The Liberals lost primary votes in the seat of Wyong, bucking the statewide swing to the party. The Liberals had disendorsed candidate Brenton Pavier after details emerged of a sex joke he had sent to friends via SMS. The Liberals' new candidate, Ben Morton, managed a 5.4% swing in two-party-preferred terms, not enough to take victory from Labor candidate David Harris. Incumbent Labor MP Paul Crittenden retired at the election.
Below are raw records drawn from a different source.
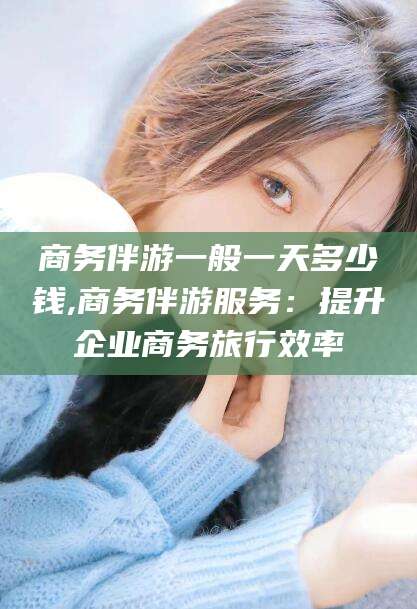 广水商务伴游一般一天多少钱,商务伴游服务：提升企业商务旅行效率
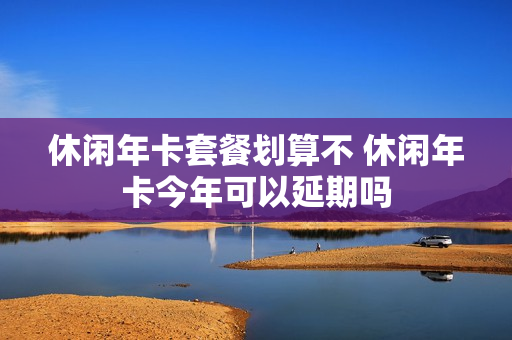 休闲年卡套餐划算不 休闲年卡今年可以延期吗
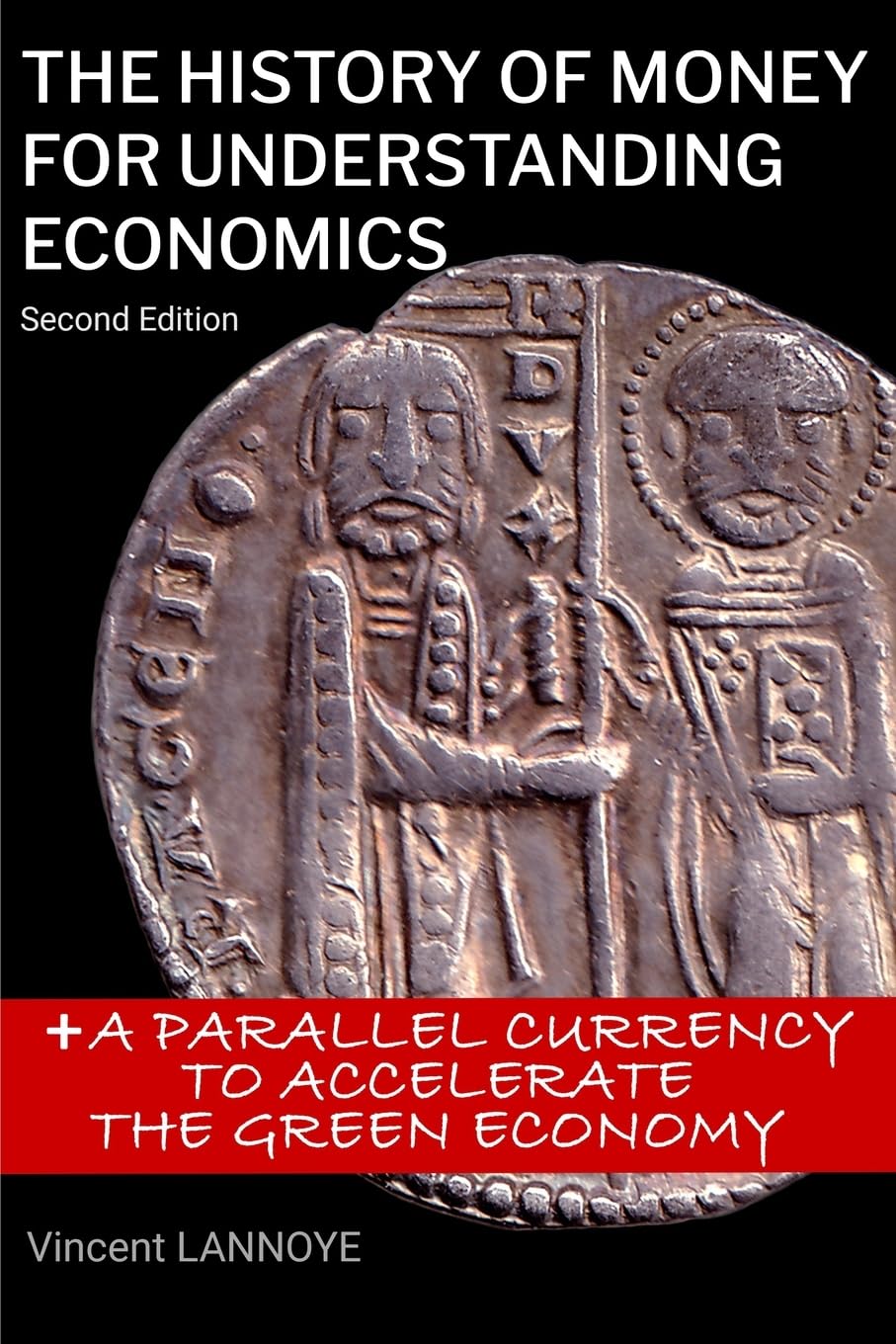 The History of Money for Understanding Economics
=== High profile candidates ===
- Dawn Fraser, a champion swimmer, headed her own independent ticket for the Legislative Council, but was unsuccessful in getting elected.
- Pru Goward, a former federal Sex Discrimination Commissioner, won Goulburn for the Liberals
- Mamdouh Habib, a former Guantanamo Bay detention camp inmate, ran as an independent in Auburn
- Phil Koperberg, the state's Rural Fire Service chief, won Blue Mountains for Labor
- Jodi McKay, a former NBN Television newsreader, won Newcastle for Labor
- June Dally Watkins, head of the eponymous deportment school, was a Legislative Council candidate for the Christian Democrats

=== Retiring ===
A number of MPs did not seek re-election in 2007. Liberal MPs Andrew Tink (Epping) and Peta Seaton, (Southern Highlands) retired. Andrew Humpherson (Davidson) lost preselection and did not contest his seat. Nationals MP Ian Slack-Smith (Barwon) also retired.

The Labor MPs retiring at the 2007 election were John Bartlett (Port Stephens), Paul Crittenden (Wyong), John Mills (Wallsend), Sandra Nori (Port Jackson), John Price (Maitland) and Kim Yeadon (Granville). Steven Chaytor (Macquarie Fields) and Milton Orkopoulos (Swansea), each arrested for violent crimes in late 2006, pulled out of the election. Carl Scully (Smithfield), dumped from the ministry for misleading parliament, chose not to recontest his seat. Attorney-General Bob Debus (Blue Mountains) did not seek re-election, in anticipation of a move to federal politics.